Il serait bon de voir aboutir un projet d’alliance de géants de la Tech et du shopping malls et ainsi voir naître des synergies pour développer l’expérience shopping et la satisfaction client. Il est temps de voir apparaitre des situations où les investissements viennent créer une vraie omni-canalité entre les plateformes à travers un contenu multi-devices et multi-environnements (in-store), des outils d’analytique à parité entre les deux mondes, un service client qui accompagne réellement le client tout au long de son expérience d’achat et pas seulement après. Amazon arrive avec de bonnes armes dans la région et pourrait bien être l’acteur qui sait relier les deux bouts. Pour conclure, ne pourrions-nous pas rêver d’un lancement en avant-première d’Amazon Go au sein d’un mall asiatique! Affaire à suivre …

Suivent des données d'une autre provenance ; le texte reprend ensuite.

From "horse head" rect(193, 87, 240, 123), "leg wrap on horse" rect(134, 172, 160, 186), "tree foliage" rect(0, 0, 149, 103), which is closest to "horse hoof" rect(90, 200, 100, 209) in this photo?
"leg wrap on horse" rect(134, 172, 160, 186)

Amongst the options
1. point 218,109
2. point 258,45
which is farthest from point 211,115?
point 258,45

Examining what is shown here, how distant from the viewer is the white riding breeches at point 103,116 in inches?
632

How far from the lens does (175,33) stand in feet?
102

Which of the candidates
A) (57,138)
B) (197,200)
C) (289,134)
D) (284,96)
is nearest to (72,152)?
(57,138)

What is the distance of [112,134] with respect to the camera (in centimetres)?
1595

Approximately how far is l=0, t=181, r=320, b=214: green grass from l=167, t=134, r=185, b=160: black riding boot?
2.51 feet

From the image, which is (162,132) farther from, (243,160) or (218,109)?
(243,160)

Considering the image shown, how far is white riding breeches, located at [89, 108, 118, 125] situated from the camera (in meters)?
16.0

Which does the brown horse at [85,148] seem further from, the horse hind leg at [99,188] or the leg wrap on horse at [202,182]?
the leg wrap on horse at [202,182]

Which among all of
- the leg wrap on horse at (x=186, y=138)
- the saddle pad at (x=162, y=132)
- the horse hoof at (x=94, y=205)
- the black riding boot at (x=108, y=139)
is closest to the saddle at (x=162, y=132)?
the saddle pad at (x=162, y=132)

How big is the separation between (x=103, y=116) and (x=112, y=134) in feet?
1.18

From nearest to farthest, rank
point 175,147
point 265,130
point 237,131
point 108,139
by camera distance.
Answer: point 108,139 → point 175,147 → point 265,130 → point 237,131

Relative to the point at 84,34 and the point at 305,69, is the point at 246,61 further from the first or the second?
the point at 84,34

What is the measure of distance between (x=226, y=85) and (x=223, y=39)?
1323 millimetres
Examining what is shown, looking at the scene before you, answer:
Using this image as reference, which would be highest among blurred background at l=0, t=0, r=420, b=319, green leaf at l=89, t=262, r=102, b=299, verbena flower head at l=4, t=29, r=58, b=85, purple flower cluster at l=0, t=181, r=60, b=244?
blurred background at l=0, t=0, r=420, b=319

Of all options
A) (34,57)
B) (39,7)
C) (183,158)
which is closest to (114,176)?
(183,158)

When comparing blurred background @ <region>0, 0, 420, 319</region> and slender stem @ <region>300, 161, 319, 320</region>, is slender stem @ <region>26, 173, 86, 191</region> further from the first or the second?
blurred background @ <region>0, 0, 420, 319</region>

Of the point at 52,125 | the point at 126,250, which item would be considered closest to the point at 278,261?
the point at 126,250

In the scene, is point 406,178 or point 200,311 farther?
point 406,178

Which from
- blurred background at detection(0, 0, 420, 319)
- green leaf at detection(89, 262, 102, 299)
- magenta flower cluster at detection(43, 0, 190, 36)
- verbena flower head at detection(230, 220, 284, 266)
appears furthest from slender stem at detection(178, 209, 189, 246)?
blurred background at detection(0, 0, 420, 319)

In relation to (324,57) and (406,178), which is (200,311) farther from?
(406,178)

Clément Turnier est un expert et consultant spécialisé dans le développement en Asie. Il vit depuis 7 ans en Asie. En 2016, il fonde sa société de conseil pour les entreprises, le Saas en particulier, qui souhaiteraient s'installer en Asie. Il est aussi business angel au sein de la société d'investissement Betcha. En Europe, il a travaillé chez Richemont et à la banque Merrill Lynch.
Pierre Robinet est le vice-président d’Ogilvy Red Asie Pacifique.